Page:Buies - La lanterne, 1884.djvu/120

La bibliothèque libre.
Cette page a été validée par deux contributeurs.
120

L’Ordre ne vit jamais pareils témoignages de sympathie en sa faveur.

Le Courrier de Saint-Hyacinthe attribue les mauvaises récoltes à l’indifférence du peuple pour les pratiques religieuses, et au nombre croissant des mauvais journaux qui se publient.

Cela est incontestable. Le nombre des mauvais journaux est beaucoup trop grand pour notre petite population ; ils lui prennent tout son temps.

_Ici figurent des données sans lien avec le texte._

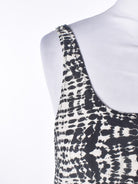 Pieces Top - M / Sort / Kvinde - SassyLAB Secondhand
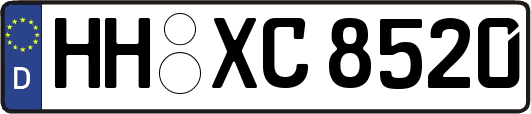 HH-XC8520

Comment le peuple apprendra-t-il à cultiver, tant qu’il existera des mauvais journaux comme le Courrier de St. Hyacinthe, le Nouveau-Monde, l’Ordre, le Courrier du Canada, le Journal de Trois-Rivières, l’Union des Cantons de l’Est, la Gazette de Sorel, le Pionnier de Sherbrooke, la Voix du Golfe, la Gazette des Campagnes… ?

L’autre raison donnée, l’indifférence pour les pratiques religieuses est également juste.

En effet, si, au lieu de labourer, les habitants passaient tout leur temps à dire le chapelet et à embrasser M. le curé, œuvre pieuse pour laquelle il y a 600 jours d’indulgence, la terre deviendrait tellement féconde qu’on serait obligé de fabriquer un autre petit miracle de la Salette pour en détruire les produits.

Un jeune canadien, venu des États-Unis dernièrement, à qui l’on faisait lire cet article du Courrier, s’imagina de répondre que les mauvaises récoltes étaient probablement dues à un mauvais système de culture, ou à la température, ou aux insectes, etc., mais ses interlocuteurs persistèrent à dire que c’était grâce à l’indifférence religieuse.

Alors, le jeune homme : « Si vos récoltes diminuent, dit-il, je commence à croire que c’est parce que Dieu se fait protestant ; je n’ai jamais vu en effet d’aussi splendides récoltes qu’aux États-Unis et dans le Haut-Canada. À Chicago, le grain est plus abondant que le sable, et l’on ne sait plus où le mettre. »

Les bons habitants se signèrent, et regardèrent leurs champs pour voir quel effet ce signe de croix produirait sur eux.Mais les champs ne bougèrent pas.